Home Health Use In Medicare Advantage Compared To Use In Traditional Medicare

Health Aff (Millwood). 2020 Jun;39(6):1072-1079. doi: 10.1377/hlthaff.2019.01091.

Abstract

Medicare covers home health benefits for homebound beneficiaries who need intermittent skilled care. While home health care can help prevent costlier institutional care, some studies have suggested that traditional Medicare beneficiaries may overuse home health care.
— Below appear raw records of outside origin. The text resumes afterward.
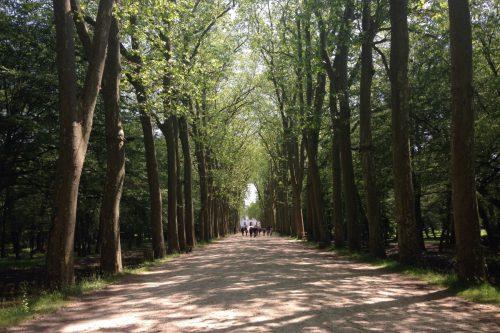シュノンソー城への道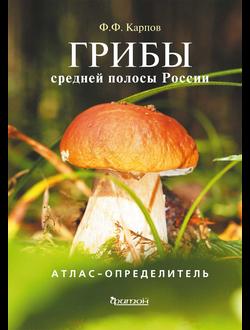 Грибы средней полосы России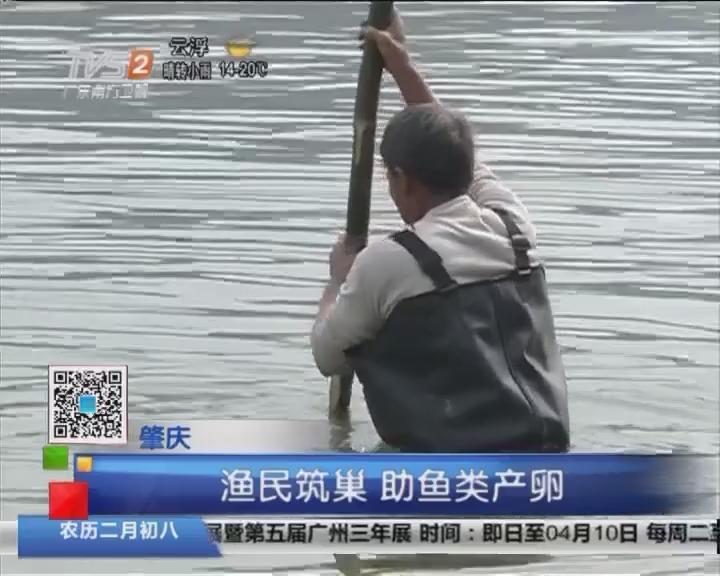 肇庆:渔民筑巢 助鱼类产卵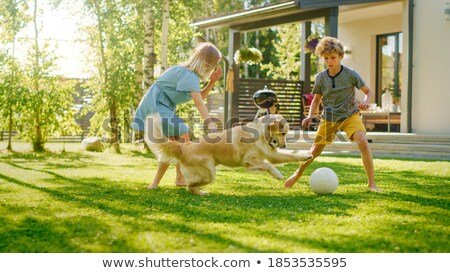 An adorable Golden retriever playing with a toy Stock photo © vauvau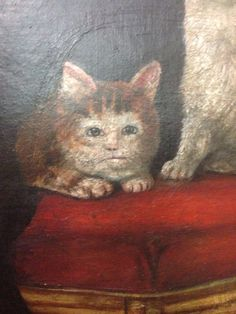 While medieval artists excelled at painting religious scenes, portraits of royalty and naked ladies, cats offered an altogether different challenge. It looks like the medieval painters never laid eyes on a cat. Medieval Paintings, Renaissance Paintings, Renaissance Art, Funny Cat Memes, Funny Cat Videos, Funny Cat Pictures, Cat Club, Funny Paintings, Cat Paintings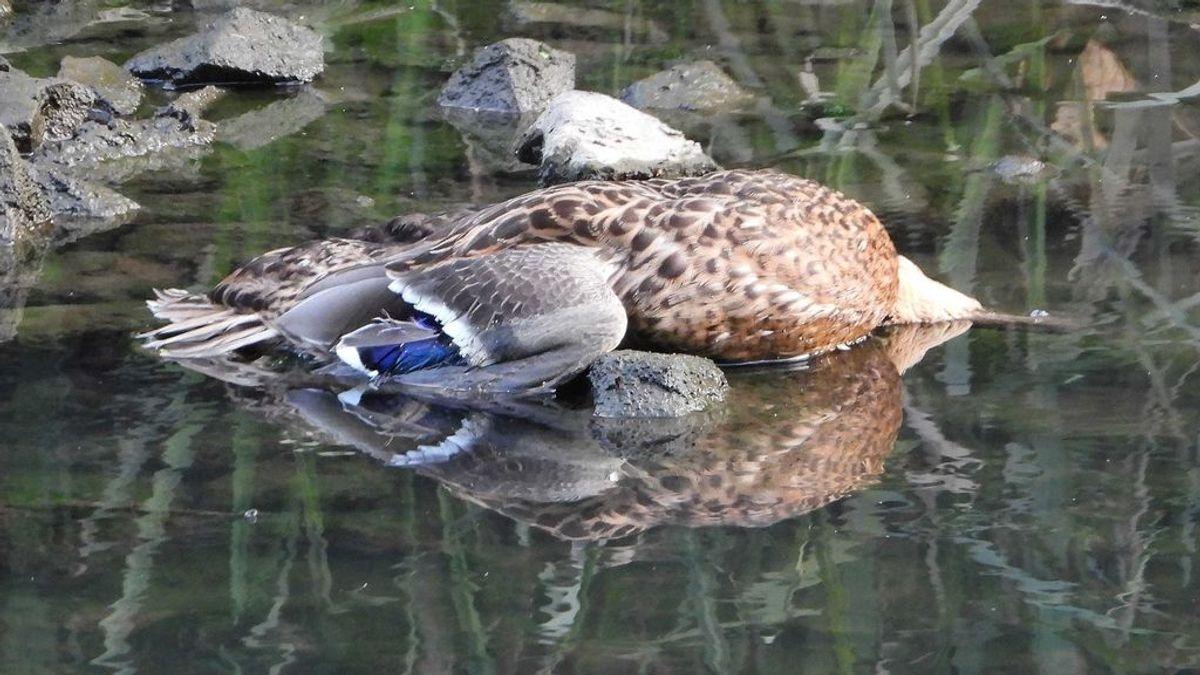 Patos muertos en la ría de Avilés: piden que se investigue el posible envenenamiento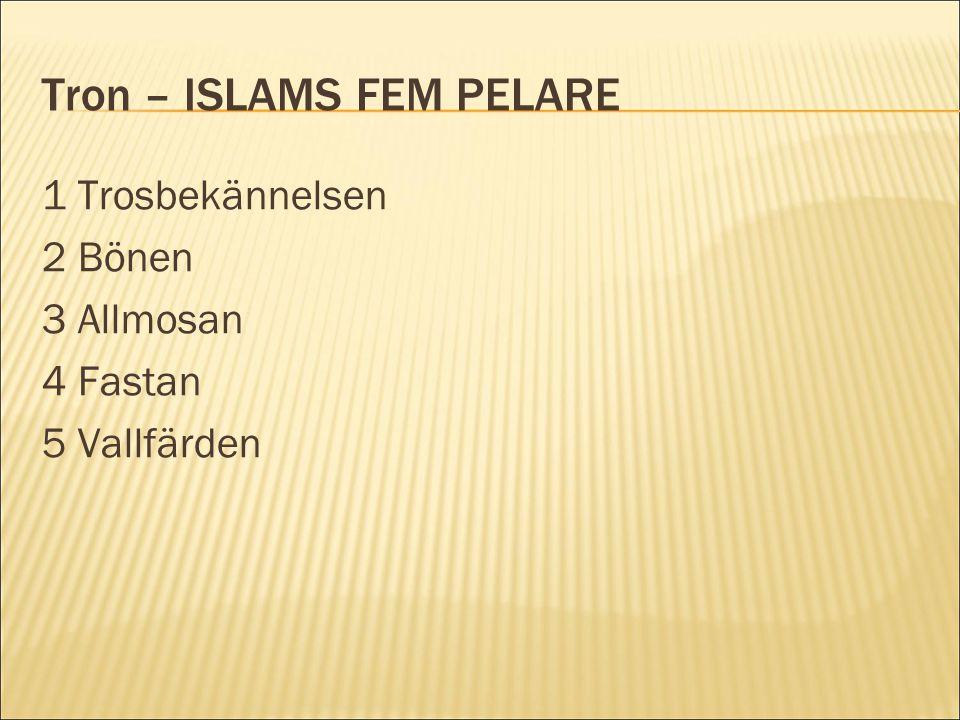 Tron – ISLAMS FEM PELARE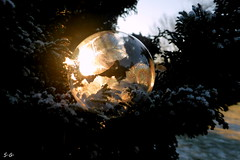 sunbeams-frozen bubbles (S.Garten) Tags: cold frozen ice sun sunbeams trees nature golden blue green winter snow soap bubble ilovenature thebeautyofnature magicmoments seifenblasen bullet likeiceinthesunshine momentofsilence theperfectmorning fairyland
This study compared home health use in Medicare Advantage and traditional Medicare, as well as within Medicare Advantage by beneficiary cost sharing, prior authorization requirement, and plan type. In 2016 Medicare Advantage enrollees were less likely to use home health care than traditional Medicare enrollees were, had 7.1 fewer days per home health spell, and were less likely to be admitted to the hospital during their spell. Among Medicare Advantage plans, those that imposed beneficiary cost sharing or prior authorization requirements had lower rates of home health use. Qualitative interviews suggested that Medicare Advantage payment and contracting approaches influenced home health care use. Therefore, changes in traditional Medicare home health payment policies implemented in 2020 may reduce these disparities in home health use and spell length.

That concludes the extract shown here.